The Ofi Press Magazine

International Poetry and Literature from Mexico City

Poetry Review: 'Familiars' by Linda Rose Parks

‘Familiars’ by Linda Rose Parkes

Hearing Eye, 2014

60 pages

£7.50

 

Poetry Review by Bethany W. Pope

Published in The Ofi Press issue 46

 

 

 

Linda Rose Parkes’ Familiars is a dense, captivating read; a collection full of deceptions, illusions, and transformations, where what seems to exist on the surface is revealed to be, at best, a warped reflection of the real thing.  The tension (and discord) that rises up between seeming and being is a major theme in this book, and Parkes weaves the strand deftly.

 

In the serpentine, concrete poem ‘There goes my girl I whisper’, Parkes writes about male confirmation bias. Her father sees a symbol of his own phallic power in the body of a snake that he startles by the path:

 

my

father

stood

flattered

in his male-

ness at the

sight of an undulating

body slithering across

our shadows in the grass

 

He tells the girl not to worry, explaining to her that the snake has no venom. What he doesn't know, because he hasn't observed the serpent nearly so closely as his daughter, is that the snake is a female:

 

I know the

snake was

female the

male thinner

and shorter

 

Her father’s tendency to see only what he wants to see is also the central theme in ‘New Nanny’. In this poem an act of child abuse goes unnoticed because the father is paying closer attention to his employee’s other assets than he does to her care of his children:

 

When the younger child

was packed off to sleep

with her four-year-old hands

 

tied behind her back

for chewing her nails,

 

her father downstairs

was pouring a gin

and preening himself

 

on hiring this blonde

who was smart, lean

and tricksy in bed —

 

so tricksy he made his girls

call her mummy.

 

To the father in this poem, children are the business of women, and women are the business of men.
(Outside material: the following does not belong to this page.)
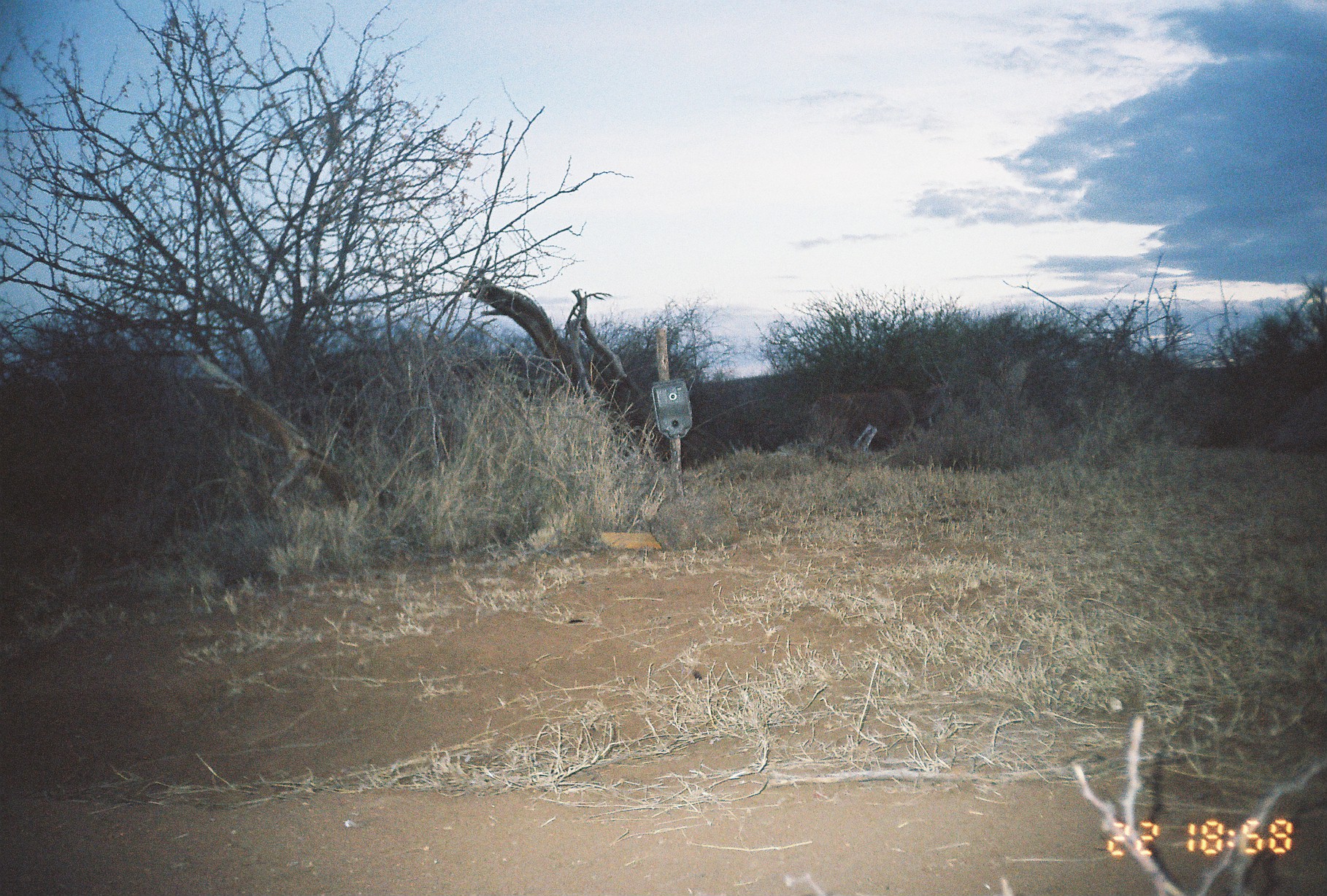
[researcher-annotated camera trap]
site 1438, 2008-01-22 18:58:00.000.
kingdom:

This is an illustration of the mediaeval, God-ordained Great Chain of Being gone horribly wrong. He isn't looking for a nanny; being grown, he doesn't need one, and his needs are all that matters to him. As long as the children are quiet, that’s all that matters. He’s looking for a body to fill a role and he doesn’t really care if the body is capable of it:

 

He never went up,

he left it all to mummy —

 

There are some positive males in Familiars. In The nourishment we need’ a pair of lovers describe their interlocking dreams. The poem is presented as twin loose sonnets; an appropriate form for a mirror-poem about lovers cleaving together in the midst of destruction. In both dreams, the lovers are seeking out nourishment in a desolate place. The man describes hunger in a dying land:

 

Last night, he said, I dreamed we woke craving bread

fresh from the oven; stole in our nightclothes up the hill,

along the path whose banks once flowered

with campion and wild strawberries, engulfed now

with hogweed, nettle;

 

The woman is seeking something similar:

 

In my dream, she said, we crossed the bluebell woods

all bulldozed over. Where orchids once bloomed

we followed our yearning, fertile yeast rising

in the dark where moths fly in and out

of the silence between our sleeping heads.

 

In the end, they find their melancholic food. For each it is the scent of the other, the fact of the other, and although it cannot fill them up forever, it’s good enough to last until they wake.

 

It was interesting to watch Parkes play with form, though she does so infrequently. ‘There goes my girl I whisper’ perfectly captured the shifting, sinuous, shed-skin spirit of the poem in its shape. ‘The nourishment we need’ used the twist-ended sonnet to describe a beautiful and complicated side-effect of love. It’s rare for a writer (or a reader) to understand what form is for — that doesn't exist as merely a means of showing off or a challenge for the writer; it’s meant to add another layer of meaning to the work. The sonnet speaks of love; the concrete poem makes the word flesh. They contribute to the larger impact of the pieces as a whole.

 

This book is dark and scintillating, rich with life and dense with mingled rage and longing. It’s a book that the reader can eat in one setting or ration out over the course of a week. Parkes strengths revolve around images; the eye of a bull, the mouth of a dog. Her weaknesses emerge when her text devolves into telling, but thankfully these lapses are very rare indeed.